Canada has been a major trading nation for many years. Well before NAFTA was signed in 1994, Canada and the United States were major trading partners. As pointed out in the last blog, Canada possesses many raw materials that are in high demand throughout the world. With such a small population, Canada is not able to consume many of the raw materials that it produces. As a result, 58% of Canada’s exports consist of pulp and paper products, energy supplies (i.e. oil, coal and gas), minerals, food products, fish, seafood and fertilizers. By contrast, 38% of Canada’s exports are manufactured goods, primarily machinery, automotive parts, aerospace and aviation products, equipment, chemicals, plastics and information technology.
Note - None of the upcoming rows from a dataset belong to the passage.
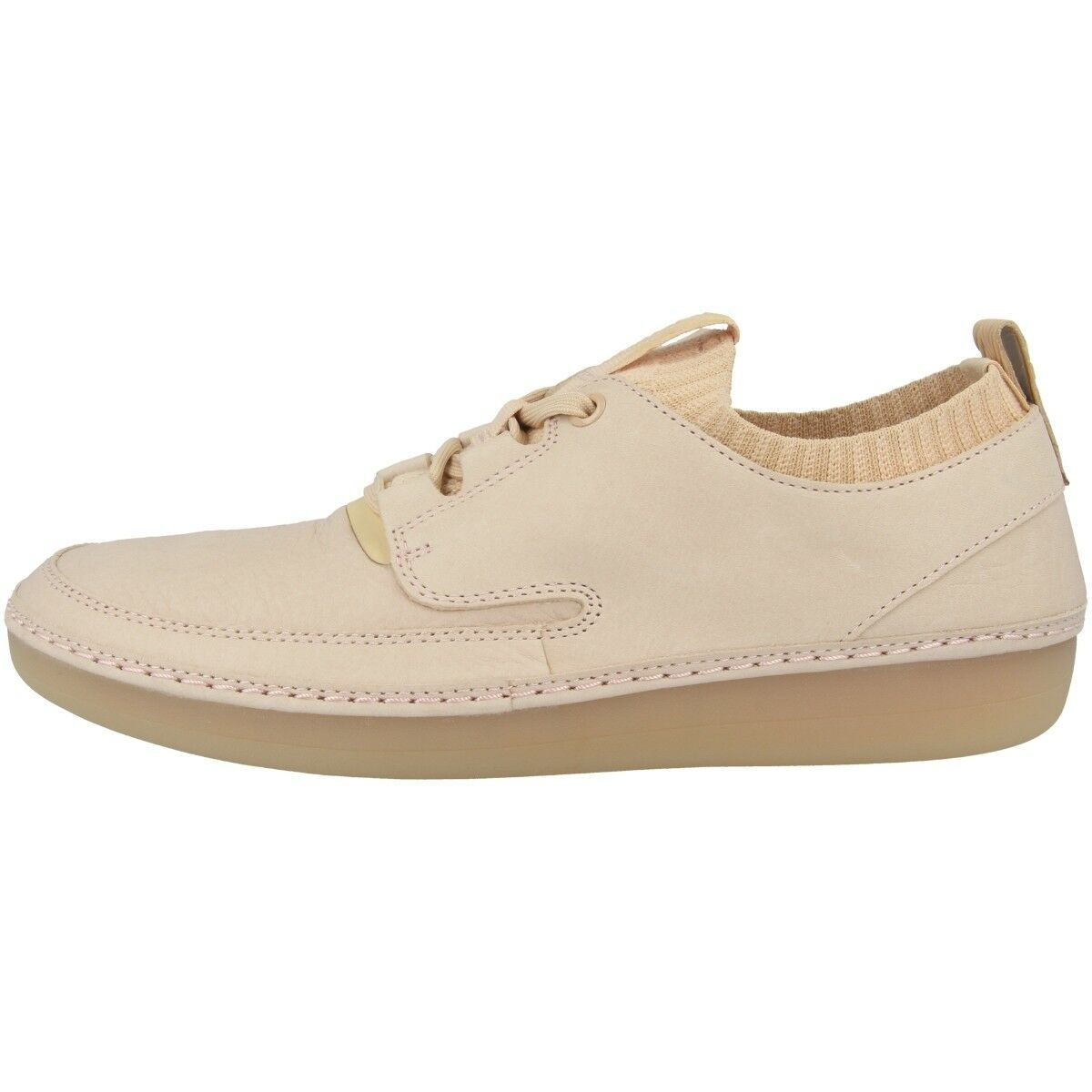 Zapatos promocionales para hombres y mujeres Clarks Nature IV Schuhe Damen Freizeit Leder Schnürschuh Sneaker nude 26131019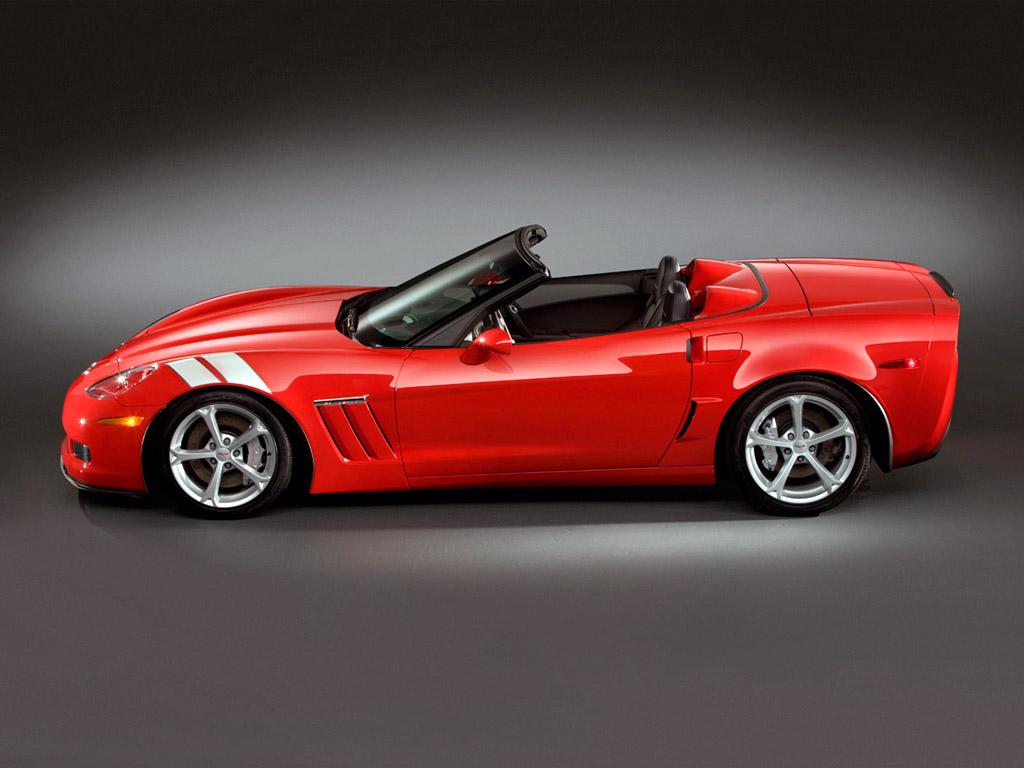 2010 Chevrolet Corvette Grand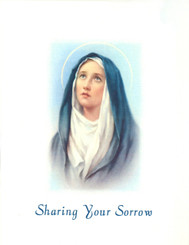Sharing Your Sorrow Sympathy Card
Ontario and Quebec contain the largest centers for manufactured goods. Western Canada is a key producer of coal, grain, oil, natural gas and potash.
Canada – U.S. Trade
NAFTA has just entered its 23rd year. It was designed to expedite the trading process between Canada, the United States and Mexico. There are $750 billion in goods and services traded annually between Canada and the U.S. Exports represent 30% of Canada’s GDP. The United States is Canada’s largest trading partner; it receives 73% of Canada’s exports and 63% of its imports. Canada receives 23% of U.S. exports and 17% of its imports. Canada is largest export market for 35 of the 50 US states.